By Christian Lowe and Marcin Goettig – June 23, 2014
WARSAW (Reuters) – World leaders marking 25 years since Poland began its transformation into a free-market democracy had a message this month for neighboring Ukraine: you too could follow the same path to prosperity.
Fundamentals of the two economies suggest Ukraine can aspire to match the progress Poland has made since communism fell. But first it must get to grips with its high energy consumption, and the corruption and poor governance that puts off many investors – precisely the main reasons why Ukraine remains so poor.
Back in 1990, shortly before Ukraine split from the crumbling Soviet Union, it had a gross domestic product per head of population of $6,806 while the figure for Poland was only $5,976. Since then Ukrainians’ living standards have risen little whereas on some measures Poles’ have more than tripled.
“Ukraine has a huge potential for development,” said Pawel Borys, director for strategy and investment at PKO BP, Poland’s biggest bank. “Unfortunately (that) has been wasted over the last 25 years.”

» **Set of tasks**
1. Can you turn the listing, from the line with "At what distance" through the end of the listing, into a JSON list of strings with one string per line and blank lines omitted?
2. Could you carry on the article about the Polish and Ukrainian economies from the point where it stops?

» **Raw records**
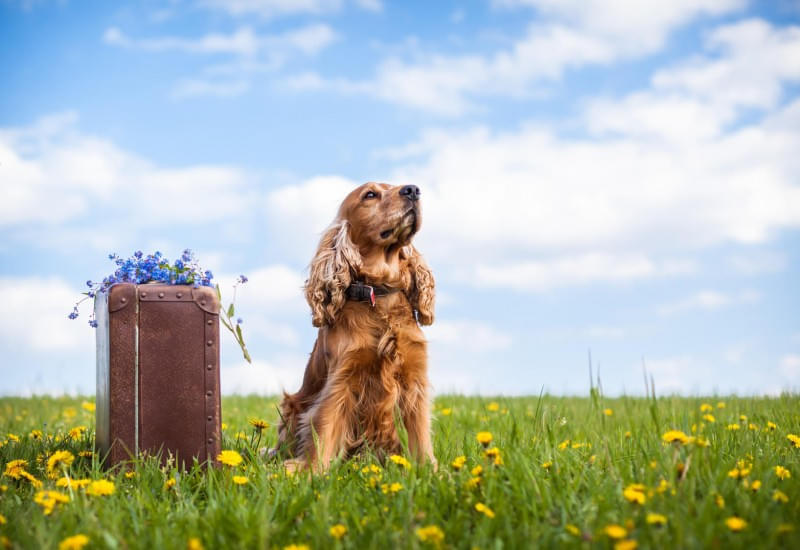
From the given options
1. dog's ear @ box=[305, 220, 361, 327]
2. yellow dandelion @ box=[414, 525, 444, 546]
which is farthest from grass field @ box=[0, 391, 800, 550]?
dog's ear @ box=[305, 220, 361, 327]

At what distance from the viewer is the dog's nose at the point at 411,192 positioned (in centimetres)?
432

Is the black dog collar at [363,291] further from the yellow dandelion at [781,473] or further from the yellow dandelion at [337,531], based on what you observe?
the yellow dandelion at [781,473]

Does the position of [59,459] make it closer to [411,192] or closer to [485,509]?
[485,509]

» **Results for each task**
1.
[
  "At what distance from the viewer is the dog's nose at the point at 411,192 positioned (in centimetres)?",
  "432",
  "Is the black dog collar at [363,291] further from the yellow dandelion at [781,473] or further from the yellow dandelion at [337,531], based on what you observe?",
  "the yellow dandelion at [781,473]",
  "Does the position of [59,459] make it closer to [411,192] or closer to [485,509]?",
  "[485,509]"
]

2.
PKO BP owns Kredobank, a mid-sized Ukrainian lender, but Borys was cautious about whether his bank planned to invest more in the country. “It all depends on whether we will see real changes in Ukraine which will create a friendly climate for foreign investors,” he told Reuters.
Poland has become a stable democracy since the first partially-free elections a quarter century ago – notwithstanding a succession of short-lived governments in the 1990s and a current crisis involving the central bank governor and interior minister which might force a snap election.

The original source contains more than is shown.